Quote everything from the start of the rows down to the line that contains "2564 millimetres", including that line. Leave the pictures out of your answer.

** Begin **

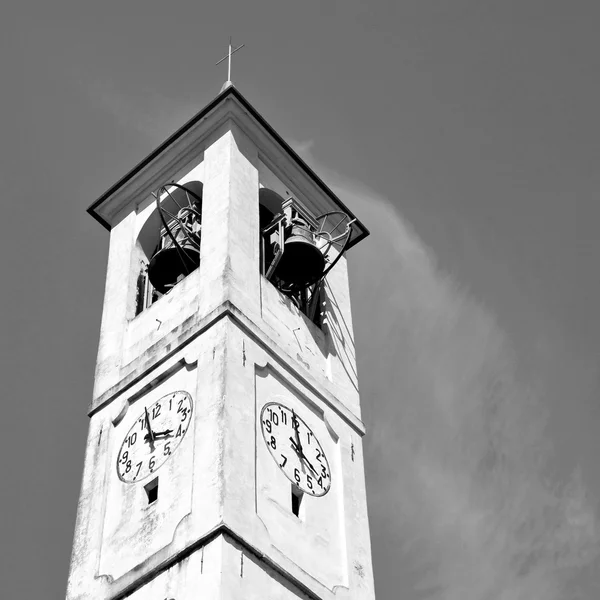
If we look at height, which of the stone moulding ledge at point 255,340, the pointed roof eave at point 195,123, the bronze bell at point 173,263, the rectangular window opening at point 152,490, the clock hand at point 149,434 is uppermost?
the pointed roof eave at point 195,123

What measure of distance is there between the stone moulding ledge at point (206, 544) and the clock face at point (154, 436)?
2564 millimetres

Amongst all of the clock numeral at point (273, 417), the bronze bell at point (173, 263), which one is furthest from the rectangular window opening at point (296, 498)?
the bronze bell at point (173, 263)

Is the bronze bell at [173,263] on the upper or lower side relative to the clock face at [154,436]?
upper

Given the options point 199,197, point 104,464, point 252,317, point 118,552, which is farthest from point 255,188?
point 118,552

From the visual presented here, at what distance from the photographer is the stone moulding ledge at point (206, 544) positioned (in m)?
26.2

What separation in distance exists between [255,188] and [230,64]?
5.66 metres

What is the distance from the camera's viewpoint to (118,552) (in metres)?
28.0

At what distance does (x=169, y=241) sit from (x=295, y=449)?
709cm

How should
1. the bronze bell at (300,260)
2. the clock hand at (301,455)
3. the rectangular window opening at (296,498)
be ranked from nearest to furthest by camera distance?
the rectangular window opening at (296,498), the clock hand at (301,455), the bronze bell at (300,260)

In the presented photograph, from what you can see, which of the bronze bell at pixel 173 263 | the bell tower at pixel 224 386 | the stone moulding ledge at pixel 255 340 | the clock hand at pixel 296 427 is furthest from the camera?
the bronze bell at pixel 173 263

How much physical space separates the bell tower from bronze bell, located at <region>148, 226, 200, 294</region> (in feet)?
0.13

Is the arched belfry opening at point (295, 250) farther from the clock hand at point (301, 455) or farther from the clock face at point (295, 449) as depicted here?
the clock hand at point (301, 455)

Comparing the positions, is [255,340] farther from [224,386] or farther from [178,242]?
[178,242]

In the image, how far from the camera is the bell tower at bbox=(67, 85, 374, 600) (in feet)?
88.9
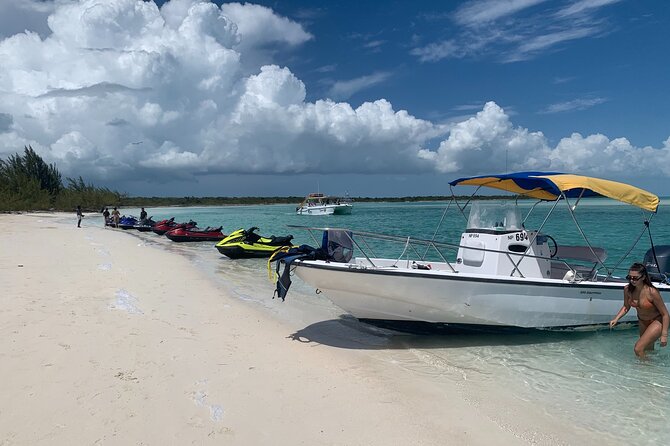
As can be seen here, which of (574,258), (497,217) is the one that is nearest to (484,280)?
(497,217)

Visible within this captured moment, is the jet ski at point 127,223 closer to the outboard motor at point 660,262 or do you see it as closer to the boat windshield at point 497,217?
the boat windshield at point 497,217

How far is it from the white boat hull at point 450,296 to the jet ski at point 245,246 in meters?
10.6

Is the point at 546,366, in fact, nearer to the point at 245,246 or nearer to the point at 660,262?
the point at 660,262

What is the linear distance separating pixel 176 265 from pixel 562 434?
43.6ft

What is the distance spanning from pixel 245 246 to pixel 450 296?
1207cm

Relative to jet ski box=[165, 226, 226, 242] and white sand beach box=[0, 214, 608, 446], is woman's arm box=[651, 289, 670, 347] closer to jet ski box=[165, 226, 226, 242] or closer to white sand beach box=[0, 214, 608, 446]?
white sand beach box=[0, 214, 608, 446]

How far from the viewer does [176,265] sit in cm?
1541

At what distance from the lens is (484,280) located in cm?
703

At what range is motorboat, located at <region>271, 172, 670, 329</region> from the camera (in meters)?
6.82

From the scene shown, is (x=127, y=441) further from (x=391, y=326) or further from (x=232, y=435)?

** End **

### Complete answer:
If we look at height, which of the stone moulding ledge at point 255,340, the pointed roof eave at point 195,123, the bronze bell at point 173,263, the rectangular window opening at point 152,490, the clock hand at point 149,434 is uppermost?
the pointed roof eave at point 195,123

What measure of distance is there between the stone moulding ledge at point (206, 544) and the clock face at point (154, 436)?
2564 millimetres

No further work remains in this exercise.